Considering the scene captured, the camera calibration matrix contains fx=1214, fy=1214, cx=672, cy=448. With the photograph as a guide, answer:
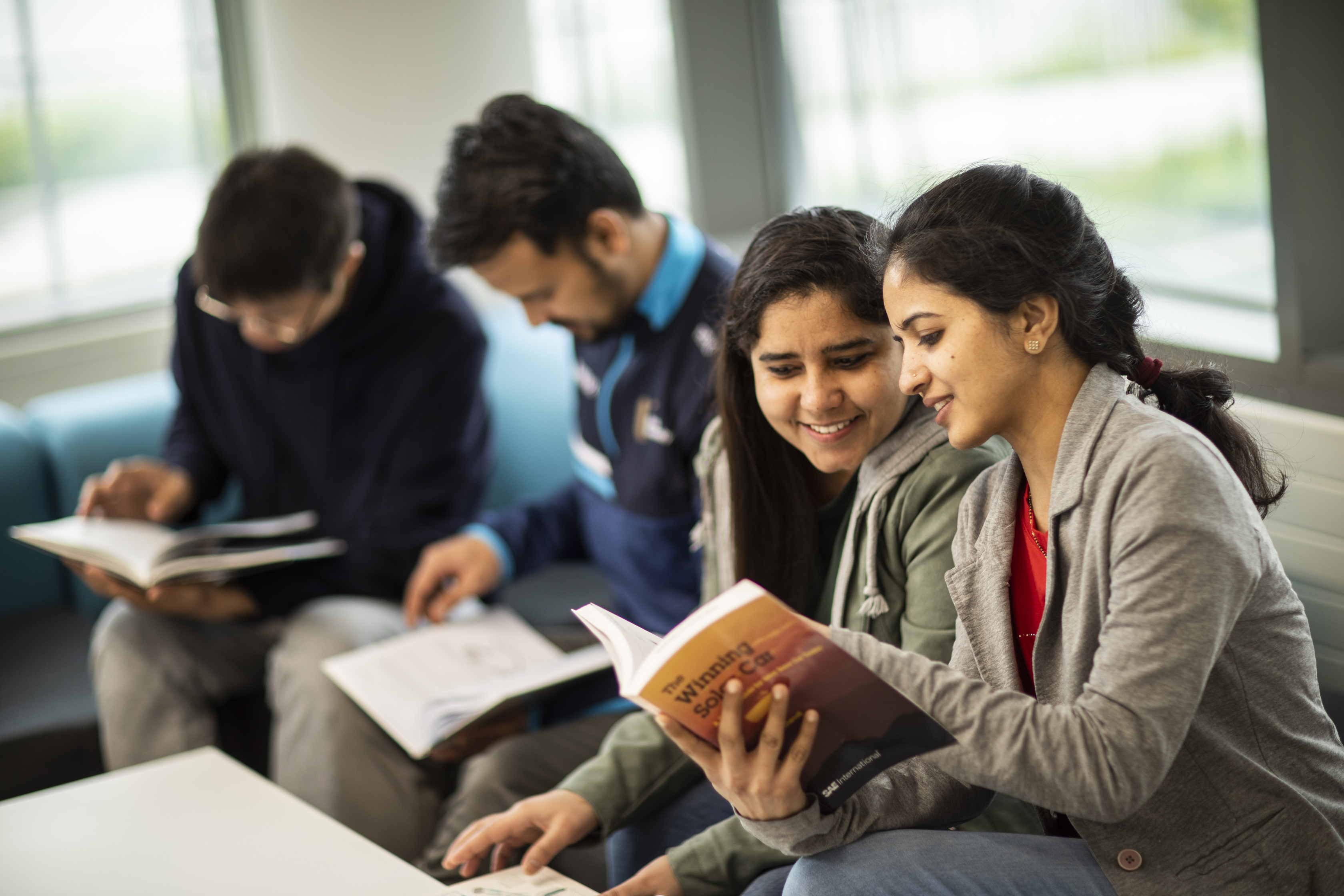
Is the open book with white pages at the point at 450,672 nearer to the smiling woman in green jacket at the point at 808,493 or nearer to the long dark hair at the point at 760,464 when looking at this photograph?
the smiling woman in green jacket at the point at 808,493

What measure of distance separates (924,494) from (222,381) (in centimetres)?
163

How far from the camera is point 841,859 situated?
3.55 ft

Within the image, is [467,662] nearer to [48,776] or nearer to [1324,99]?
[48,776]

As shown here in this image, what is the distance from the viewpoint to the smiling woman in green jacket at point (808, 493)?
1266mm

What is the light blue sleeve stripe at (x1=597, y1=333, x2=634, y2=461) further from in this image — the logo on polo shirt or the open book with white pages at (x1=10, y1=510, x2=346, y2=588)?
the open book with white pages at (x1=10, y1=510, x2=346, y2=588)

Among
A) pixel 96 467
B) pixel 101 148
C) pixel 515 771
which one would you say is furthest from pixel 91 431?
pixel 515 771

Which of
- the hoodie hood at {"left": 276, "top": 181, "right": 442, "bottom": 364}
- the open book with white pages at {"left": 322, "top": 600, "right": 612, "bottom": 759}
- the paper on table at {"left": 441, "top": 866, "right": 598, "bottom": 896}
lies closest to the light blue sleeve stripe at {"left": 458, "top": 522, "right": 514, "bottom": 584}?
the open book with white pages at {"left": 322, "top": 600, "right": 612, "bottom": 759}

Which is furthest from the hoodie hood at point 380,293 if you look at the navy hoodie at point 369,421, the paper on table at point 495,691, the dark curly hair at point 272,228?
the paper on table at point 495,691

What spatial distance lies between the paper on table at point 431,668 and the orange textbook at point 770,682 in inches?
29.8

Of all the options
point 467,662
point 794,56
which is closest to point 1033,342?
point 467,662

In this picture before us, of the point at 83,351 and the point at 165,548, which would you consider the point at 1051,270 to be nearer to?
the point at 165,548

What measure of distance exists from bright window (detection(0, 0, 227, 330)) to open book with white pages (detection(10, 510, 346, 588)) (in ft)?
3.98

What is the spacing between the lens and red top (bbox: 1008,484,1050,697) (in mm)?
1147

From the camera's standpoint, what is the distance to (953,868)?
1061mm
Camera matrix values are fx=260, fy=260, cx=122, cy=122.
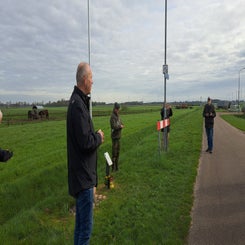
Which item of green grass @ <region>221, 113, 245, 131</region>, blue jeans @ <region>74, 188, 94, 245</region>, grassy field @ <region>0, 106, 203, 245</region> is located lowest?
grassy field @ <region>0, 106, 203, 245</region>

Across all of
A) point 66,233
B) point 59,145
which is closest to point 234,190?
point 66,233

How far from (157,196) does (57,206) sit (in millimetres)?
2173

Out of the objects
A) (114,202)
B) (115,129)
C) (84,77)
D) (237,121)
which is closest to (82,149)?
(84,77)

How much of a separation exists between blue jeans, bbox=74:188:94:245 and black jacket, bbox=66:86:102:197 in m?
0.10

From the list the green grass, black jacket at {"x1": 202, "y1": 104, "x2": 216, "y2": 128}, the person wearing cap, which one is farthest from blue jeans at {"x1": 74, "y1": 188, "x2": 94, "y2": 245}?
the green grass

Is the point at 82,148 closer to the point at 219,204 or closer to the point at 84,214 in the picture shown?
the point at 84,214

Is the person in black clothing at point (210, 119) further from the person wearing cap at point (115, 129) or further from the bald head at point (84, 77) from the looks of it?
the bald head at point (84, 77)

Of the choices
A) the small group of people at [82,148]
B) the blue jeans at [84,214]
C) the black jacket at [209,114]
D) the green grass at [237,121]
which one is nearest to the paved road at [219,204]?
the blue jeans at [84,214]

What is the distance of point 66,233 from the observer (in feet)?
13.6

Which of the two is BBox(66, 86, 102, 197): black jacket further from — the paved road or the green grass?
the green grass

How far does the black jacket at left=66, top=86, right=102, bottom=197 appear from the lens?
2760 millimetres

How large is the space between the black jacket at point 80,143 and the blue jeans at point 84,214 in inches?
3.8

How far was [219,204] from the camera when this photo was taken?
5250 mm

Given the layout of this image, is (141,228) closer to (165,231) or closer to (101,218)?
(165,231)
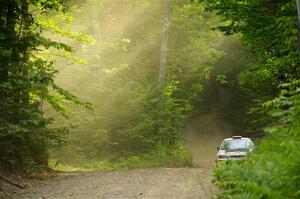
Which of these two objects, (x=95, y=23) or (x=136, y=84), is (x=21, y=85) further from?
(x=95, y=23)

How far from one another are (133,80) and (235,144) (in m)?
13.9

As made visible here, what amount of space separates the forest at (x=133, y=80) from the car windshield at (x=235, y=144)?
4.29 feet

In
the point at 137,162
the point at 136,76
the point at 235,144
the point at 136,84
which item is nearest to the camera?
the point at 235,144

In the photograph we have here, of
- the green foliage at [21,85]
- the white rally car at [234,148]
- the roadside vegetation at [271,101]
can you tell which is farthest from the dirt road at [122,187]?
the roadside vegetation at [271,101]

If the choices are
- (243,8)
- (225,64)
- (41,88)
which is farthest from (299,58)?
(225,64)

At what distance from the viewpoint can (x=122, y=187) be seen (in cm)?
1517

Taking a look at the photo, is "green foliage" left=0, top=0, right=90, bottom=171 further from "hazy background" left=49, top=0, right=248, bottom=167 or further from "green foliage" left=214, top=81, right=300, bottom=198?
"green foliage" left=214, top=81, right=300, bottom=198

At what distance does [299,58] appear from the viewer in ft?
49.7

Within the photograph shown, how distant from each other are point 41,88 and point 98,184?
420 cm

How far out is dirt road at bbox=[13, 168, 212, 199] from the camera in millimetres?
13289

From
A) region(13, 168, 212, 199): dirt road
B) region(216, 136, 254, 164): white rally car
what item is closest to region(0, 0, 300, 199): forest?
region(216, 136, 254, 164): white rally car

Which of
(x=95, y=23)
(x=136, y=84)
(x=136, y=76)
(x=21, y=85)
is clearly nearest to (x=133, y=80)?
(x=136, y=76)

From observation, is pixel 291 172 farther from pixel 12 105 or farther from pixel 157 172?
pixel 157 172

--*--

Rewrite these lines with "photograph" replaced by "image" everywhere it appears, leaving everything else unchanged and omitting the pictures.

# Output
Considering the scene captured, the camera calibration matrix contains fx=1214, fy=1214, cx=672, cy=448. With the image as a guide, answer:
Is the open book with white pages at the point at 450,672 nearer to the smiling woman in green jacket at the point at 808,493 or nearer to the long dark hair at the point at 760,464 when looking at this image?
the smiling woman in green jacket at the point at 808,493

What measure of distance separates (924,494) from (222,381) (in centimetres)?
163

How far from the camera is point 841,859 situated?
3.55 ft

Within the image, is [467,662] nearer to [48,776] or nearer to [1324,99]?
[48,776]

As shown here in this image, what is the distance from the viewpoint to the smiling woman in green jacket at point (808, 493)?
1266mm

What is the light blue sleeve stripe at (x1=597, y1=333, x2=634, y2=461) further from in this image — the logo on polo shirt or the open book with white pages at (x1=10, y1=510, x2=346, y2=588)?
the open book with white pages at (x1=10, y1=510, x2=346, y2=588)

Among
A) pixel 96 467
B) pixel 101 148
C) pixel 515 771
which one would you say is furthest from pixel 91 431?
pixel 515 771

Which of
- the hoodie hood at {"left": 276, "top": 181, "right": 442, "bottom": 364}
- the open book with white pages at {"left": 322, "top": 600, "right": 612, "bottom": 759}
- the paper on table at {"left": 441, "top": 866, "right": 598, "bottom": 896}
lies closest to the light blue sleeve stripe at {"left": 458, "top": 522, "right": 514, "bottom": 584}?
the open book with white pages at {"left": 322, "top": 600, "right": 612, "bottom": 759}

Which is furthest from the hoodie hood at point 380,293 if you look at the navy hoodie at point 369,421, the paper on table at point 495,691, the dark curly hair at point 272,228?
the paper on table at point 495,691

What spatial distance lies between the paper on table at point 431,668 and the orange textbook at point 770,682 in inches?
29.8

Of all the options
point 467,662
point 794,56
which is closest to point 1033,342?
point 467,662

In this picture before us, of the point at 83,351 and the point at 165,548, which would you consider the point at 1051,270 to be nearer to?
the point at 165,548

What measure of distance exists from bright window (detection(0, 0, 227, 330)) to open book with white pages (detection(10, 510, 346, 588)) (in ft)?
3.98

What is the spacing between the lens and red top (bbox: 1008,484,1050,697) (in mm)?
1147

From the camera's standpoint, what is the distance to (953,868)?
1061mm
Camera matrix values are fx=260, fy=260, cx=122, cy=122.
Which item of green grass @ <region>221, 113, 245, 131</region>, blue jeans @ <region>74, 188, 94, 245</region>, grassy field @ <region>0, 106, 203, 245</region> is located lowest?
grassy field @ <region>0, 106, 203, 245</region>

Across all of
A) point 66,233
B) point 59,145
which is closest to point 234,190?
point 66,233

How far from (157,196) does (57,206) sit (in millimetres)?
2173

Out of the objects
A) (114,202)
B) (115,129)
C) (84,77)
D) (237,121)
which is closest to (82,149)?
(84,77)

How much of a separation exists between blue jeans, bbox=74:188:94:245 and black jacket, bbox=66:86:102:197 in m?
0.10

From the list the green grass, black jacket at {"x1": 202, "y1": 104, "x2": 216, "y2": 128}, the person wearing cap, which one is farthest from blue jeans at {"x1": 74, "y1": 188, "x2": 94, "y2": 245}?
the green grass

Is the point at 82,148 closer to the point at 219,204 or closer to the point at 84,214 in the picture shown?
the point at 84,214

Is the person in black clothing at point (210, 119) further from the person wearing cap at point (115, 129) or further from the bald head at point (84, 77) from the looks of it?
the bald head at point (84, 77)

Of the choices
A) the small group of people at [82,148]
B) the blue jeans at [84,214]
C) the black jacket at [209,114]
D) the green grass at [237,121]
which one is nearest to the paved road at [219,204]?
the blue jeans at [84,214]

What is the distance of point 66,233 from the observer (in feet)?
13.6

Which of the two is BBox(66, 86, 102, 197): black jacket further from — the paved road or the green grass?
the green grass

How far does the black jacket at left=66, top=86, right=102, bottom=197 appear from the lens?
2760 millimetres

How large is the space between the black jacket at point 80,143 and the blue jeans at point 84,214 in inches?
3.8

How far was [219,204] from the camera when this photo was taken?
5250 mm

Given the layout of this image, is (141,228) closer to (165,231) or closer to (101,218)?
(165,231)
Which of these two objects, (x=95, y=23) or (x=136, y=84), is (x=21, y=85) further from?
(x=95, y=23)

How far from one another are (133,80) and (235,144) (in m)?
13.9

As made visible here, what amount of space separates the forest at (x=133, y=80) from the car windshield at (x=235, y=144)?
4.29 feet

In
the point at 137,162
the point at 136,76
the point at 235,144
the point at 136,84
which item is nearest to the camera?
the point at 235,144

In the image we have here, of
- the green foliage at [21,85]
- the white rally car at [234,148]
- the roadside vegetation at [271,101]
can you tell which is farthest from the dirt road at [122,187]?
the roadside vegetation at [271,101]

If the choices are
- (243,8)
- (225,64)
- (41,88)
which is farthest from (299,58)?
(225,64)

At what distance from the viewpoint can (x=122, y=187) be seen (in cm)?
1517

Taking a look at the photo, is "green foliage" left=0, top=0, right=90, bottom=171 further from "hazy background" left=49, top=0, right=248, bottom=167 or further from "green foliage" left=214, top=81, right=300, bottom=198?
"green foliage" left=214, top=81, right=300, bottom=198

At what distance does [299,58] appear from the viewer in ft?
49.7

Within the image shown, how distant from each other are point 41,88 and point 98,184?
420 cm

How far out is dirt road at bbox=[13, 168, 212, 199] from the camera in millimetres?
13289

From
A) region(13, 168, 212, 199): dirt road
B) region(216, 136, 254, 164): white rally car
what item is closest to region(0, 0, 300, 199): forest?
region(216, 136, 254, 164): white rally car

Which of
(x=95, y=23)
(x=136, y=84)
(x=136, y=76)
(x=21, y=85)
is clearly nearest to (x=133, y=80)?
(x=136, y=76)

From observation, is pixel 291 172 farther from pixel 12 105 or farther from pixel 157 172?
pixel 157 172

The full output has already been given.